ОТРЫВОК ДОКУМЕНТА

Пропагандистские клише осуществляют обратную психоанализу операцию — операцию запечатывания знания, призванную обеспечить защиту от Реального и от обнаружения несостоятельности Другого. Это делают все пропагандистские клише — вовсе не обязательно те, в которых звучит какая-либо прямая ссылка на знание («наш президент знает…»). В клише невозможно вычленить ни S1 как особое означающее, близкое к травматизму Реального, ни S2 как знание, но налицо лишь место, где и S1, и S2 оказались запаяны — что сродни тому, как Лакан описывает механизм голофразы в 11 семинаре, размышляя, в том числе, о случаях слабоумия, различных психозов, например, паранойи.
Принципиально важно, что, блокируя смысл, клише служит способом обращения с Реальным по ту сторону всякой работы по производству смысла.
2) В качестве характерного примера второго типа высказываний можно привести скандальное выступление телеведущего Антона Красовского в прямом эфире телеканала Russia Today, где он высказался о том, что надо делать с украинцами и их детьми. «Топить, расстрелять, сжечь», как выразился Красовский, прозвучало как темная сердцевина, спрятанная за всевозможными провозглашаемыми резонами и идеалами «специальной военной операции», и даже садистически-педагогическая ответная реплика собеседника Красовского, писателя Сергея Лукьяненко, предложившего детей просто пороть, прозвучала как попытка укутать эту проступившую непристойную истину в
И снова это резонирует с устройством речи, которую мне приводилось слышать в быту от некоторых людей, поддерживающих войну, с которыми у меня случайно возник разговор: внезапное, изолированное высказывание, прерывающее окружающую его аргументацию и нагруженное бессмыслицей отчаянного наслаждения — например, высказывание, что «в Харькове камня на камне не останется», или «что надо просто резать всех до конца».

БЛОК ДАННЫХ
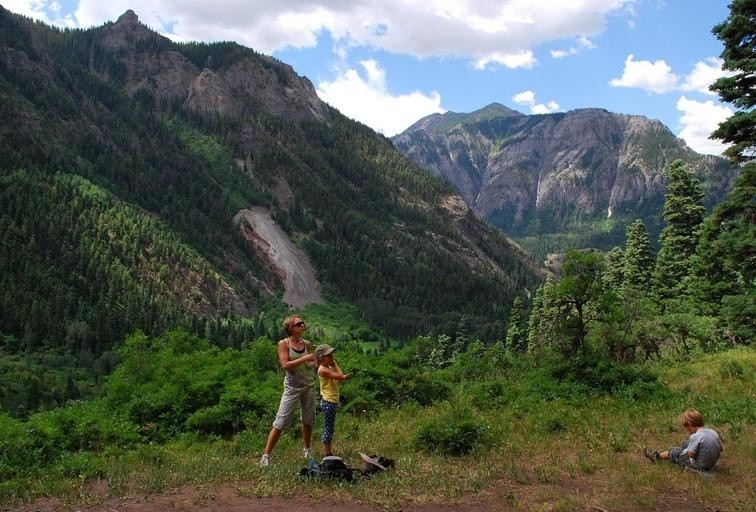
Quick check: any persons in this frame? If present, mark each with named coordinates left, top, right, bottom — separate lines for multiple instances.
left=641, top=407, right=725, bottom=469
left=258, top=314, right=320, bottom=470
left=313, top=343, right=353, bottom=461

СУТЬ ЗАДАНИЯ
Перепишите слово в слово часть текста о пропагандистских клише между «Пропагандистские клише осуществляют» и «психозов, например, паранойи.», включая оба фрагмента.

ПИСЬМЕННЫЙ ОТВЕТ
Пропагандистские клише осуществляют обратную психоанализу операцию — операцию запечатывания знания, призванную обеспечить защиту от Реального и от обнаружения несостоятельности Другого. Это делают все пропагандистские клише — вовсе не обязательно те, в которых звучит какая-либо прямая ссылка на знание («наш президент знает…»). В клише невозможно вычленить ни S1 как особое означающее, близкое к травматизму Реального, ни S2 как знание, но налицо лишь место, где и S1, и S2 оказались запаяны — что сродни тому, как Лакан описывает механизм голофразы в 11 семинаре, размышляя, в том числе, о случаях слабоумия, различных психозов, например, паранойи.